Penyadapan HP merupakan ancaman keamanan yang harus diwaspadai di era digital saat ini. Penggunaan perangkat komunikasi seperti ponsel rentan terhadap risiko hacking dan kejahatan siber, termasuk penyadapan yang bisa terjadi tanpa disadari. Selain mengawasi aktivitas pengguna, peretas juga bisa mencuri data pribadi yang disimpan dalam ponsel.

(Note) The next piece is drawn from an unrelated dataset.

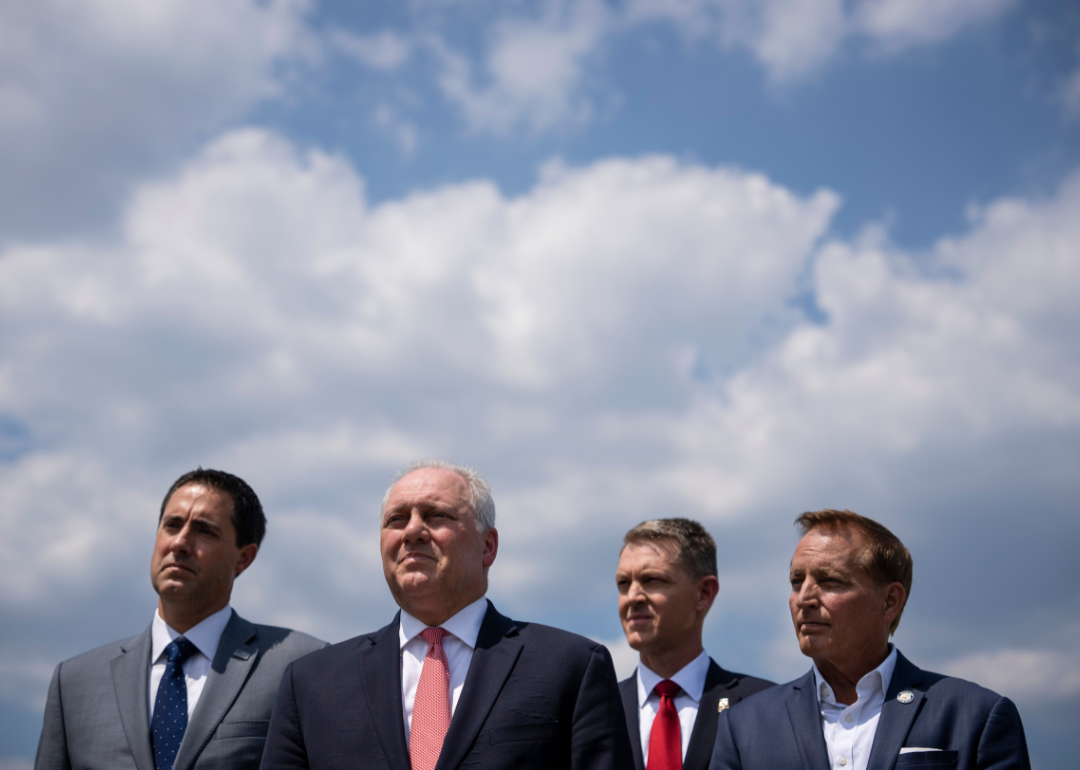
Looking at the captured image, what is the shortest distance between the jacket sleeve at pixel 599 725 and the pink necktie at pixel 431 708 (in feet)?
2.37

Beberapa tanda yang menunjukkan bahwa ponsel sedang disadap adalah baterai terkuras dengan cepat, kinerja ponsel menjadi lambat, munculnya aktivitas mencurigakan seperti aplikasi terbuka sendiri, dan adanya aplikasi asing yang tak dikenal. Selain itu, panggilan atau pesan teks yang tak dikenal juga bisa menjadi indikasi adanya penyadapan.
Pengguna bisa melakukan pemeriksaan sederhana untuk memastikan apakah ponsel mereka disadap atau tidak, seperti dengan menggunakan kode USSD *#21# di menu panggilan. Jika terdapat kecurigaan bahwa ponsel telah disadap, segera ambil langkah-langkah pencegahan seperti mengganti password layar, password email, melakukan reset pabrik, atau aktifkan mode device care untuk memeriksa keberadaan malware.

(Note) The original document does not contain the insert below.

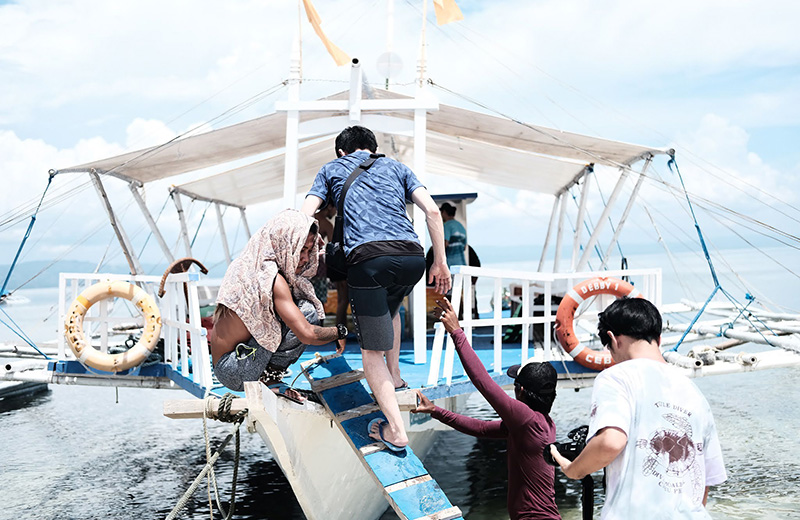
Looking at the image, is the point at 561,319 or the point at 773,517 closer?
the point at 561,319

Dengan langkah-langkah tersebut, pengguna bisa melindungi ponsel mereka dari upaya penyadapan dan memastikan keamanan data pribadi tetap terjaga. Jika pengguna curiga bahwa ponsel mereka telah disadap, disarankan untuk segera menghubungi call center provider untuk membantu menonaktifkan kartu SIM sementara guna mencegah akses yang tidak sah ke data pribadi.